Reality Tour

Ashley Beaken, Editor

When I was in third grade I walked into the Westmoreland County Court House, I was checked by security then sent through a door that led to the main hallway. The first thing that they did was take a mugshot of me. Using photoshop they had created a picture based off of my mugshot of what I would look like in 20 years if I got into drugs. In the picture I looked way older than I should’ve, the picture was supposed to be when I was around the age of 30, instead of looking 30, I looked like I was about 60. I had a bloody lip and a black eye in the picture in addition to looking super pale. Being only a third grader the picture scared me, but the experience that followed filled me with even more fear which I still remember today.
The Reality Tour is designed for preteens to show them the terrible consequences that can come from doing drugs. Taking a tour through a day in the life of a drug addict shows you the reality of how bad drugs can truly be.
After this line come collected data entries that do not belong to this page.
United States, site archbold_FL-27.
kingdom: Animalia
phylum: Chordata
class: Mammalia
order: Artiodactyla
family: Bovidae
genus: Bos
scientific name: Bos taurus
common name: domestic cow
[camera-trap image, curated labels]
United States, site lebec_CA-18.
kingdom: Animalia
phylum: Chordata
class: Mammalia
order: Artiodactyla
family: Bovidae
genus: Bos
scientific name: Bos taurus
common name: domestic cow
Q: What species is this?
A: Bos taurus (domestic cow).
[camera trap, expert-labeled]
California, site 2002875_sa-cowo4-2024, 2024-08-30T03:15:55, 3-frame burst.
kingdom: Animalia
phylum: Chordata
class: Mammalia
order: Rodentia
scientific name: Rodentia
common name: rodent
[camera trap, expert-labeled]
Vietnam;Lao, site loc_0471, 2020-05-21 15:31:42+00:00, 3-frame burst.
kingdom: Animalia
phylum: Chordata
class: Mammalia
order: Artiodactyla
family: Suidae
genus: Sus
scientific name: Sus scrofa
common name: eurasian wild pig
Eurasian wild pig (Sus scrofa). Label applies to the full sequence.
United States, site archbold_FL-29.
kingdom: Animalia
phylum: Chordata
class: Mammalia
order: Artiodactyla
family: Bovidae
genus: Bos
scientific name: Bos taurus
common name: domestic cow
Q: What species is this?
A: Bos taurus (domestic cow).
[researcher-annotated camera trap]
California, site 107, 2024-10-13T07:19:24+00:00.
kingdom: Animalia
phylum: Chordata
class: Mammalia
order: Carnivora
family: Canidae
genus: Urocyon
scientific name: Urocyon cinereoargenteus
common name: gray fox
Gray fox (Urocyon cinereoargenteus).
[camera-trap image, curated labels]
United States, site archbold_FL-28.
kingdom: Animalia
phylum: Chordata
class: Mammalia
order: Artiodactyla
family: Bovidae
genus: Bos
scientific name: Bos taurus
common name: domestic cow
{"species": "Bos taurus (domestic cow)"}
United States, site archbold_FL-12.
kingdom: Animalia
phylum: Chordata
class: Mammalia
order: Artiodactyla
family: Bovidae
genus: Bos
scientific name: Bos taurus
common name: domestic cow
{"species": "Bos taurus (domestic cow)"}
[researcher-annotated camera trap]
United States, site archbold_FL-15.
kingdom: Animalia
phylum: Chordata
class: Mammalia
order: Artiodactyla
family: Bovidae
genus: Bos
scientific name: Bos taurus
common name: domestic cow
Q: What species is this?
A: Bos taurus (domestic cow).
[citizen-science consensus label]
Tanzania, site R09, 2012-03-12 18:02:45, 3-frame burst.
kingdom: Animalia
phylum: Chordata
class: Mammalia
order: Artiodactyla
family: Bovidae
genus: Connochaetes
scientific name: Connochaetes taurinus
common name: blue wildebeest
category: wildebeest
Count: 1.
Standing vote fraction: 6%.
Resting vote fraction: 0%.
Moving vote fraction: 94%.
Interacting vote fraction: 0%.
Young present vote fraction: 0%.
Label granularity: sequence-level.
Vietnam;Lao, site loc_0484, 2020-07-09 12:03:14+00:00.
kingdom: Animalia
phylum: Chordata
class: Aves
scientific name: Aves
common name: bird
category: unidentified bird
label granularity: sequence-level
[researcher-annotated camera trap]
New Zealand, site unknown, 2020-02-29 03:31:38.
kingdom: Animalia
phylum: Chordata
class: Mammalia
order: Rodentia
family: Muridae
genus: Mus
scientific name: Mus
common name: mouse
At the tour, young adults go through different scenes including: Peer pressure, Arrest/Prison, Emergency room/Overdose, and Funeral viewing. It is stressed that this is not a joke and it is to be taken seriously.
The voice of a young teenager plays consistently throughout the tour.
“I just want to be cool like everyone else at this party,they’ll like me if I take the pills they’re giving to me. Popping a few pills won’t matter, I’ll be perfectly normal tomorrow and no one will ever know”
Peer Pressure: You won’t be okay tomorrow though, this is starting your addiction. These “friends” aren’t going to care what happens to you after this party, they’re just worried about not getting caught themselves.
“I can hear the sirens behind me, should I pull over? I can’t get caught with these drugs in my car.”
Arrest: There’s no use running, they’re going to catch you anyway. They’ll find the drugs, you’ll be handcuffed and thrown into their car right then and there.
“I’m scared, I just want to go home. The room is spinning. I haven’t been high since they locked me up in here, I’m starting to feel sick. I just want out.”
Prison: You’ll sit in a cell and do nothing all day, it is a scary place. If you’re lucky you’ll get out soon.
“I’m finally out, I can do whatever I want, I’ve been waiting forever for this. My friends are having a party to celebrate…. I won’t get too high though… I promise.”
It’s 3 am, you can hear an ambulance in the distance, you’re laying on the pavement as the paramedics come running over to you. They put you on the stretcher and rush you to the hospital.
“I don’t want to die, please save me, I promise I learned my lesson this time. I love you, Mom and Dad, I’m so sorry”
Overdose: No amount of apologies or promises can change the outcome. It’s too late..
“Thank you for coming to my funeral, I didn’t think I actually had any real friends left. Don’t let this happen to you. It doesn’t have to be this way; it shouldn’t be this way.”
Funeral: You are the only one who has the power to control the outcome. Your parents are crying because they lost their child and they blame themselves. They shouldn’t though, you are in control of your own actions. Make the right decisions.
The reality tour leaves a lasting affect on both the teenagers and their parents.
“The Reality Tour gave me knowledge that I can still use today. All of the really dramatic scenes, intructions, and testimonials helped to educate both my mother and I on the drug free message. It was definitely a life-changing experience,” said Megan Sensue, a Junior who attended the Reality Tour as a third grader.
The reality tour used to only be offered at the Courthouse, but now tours are offered at the Latrobe Municipal Building as well.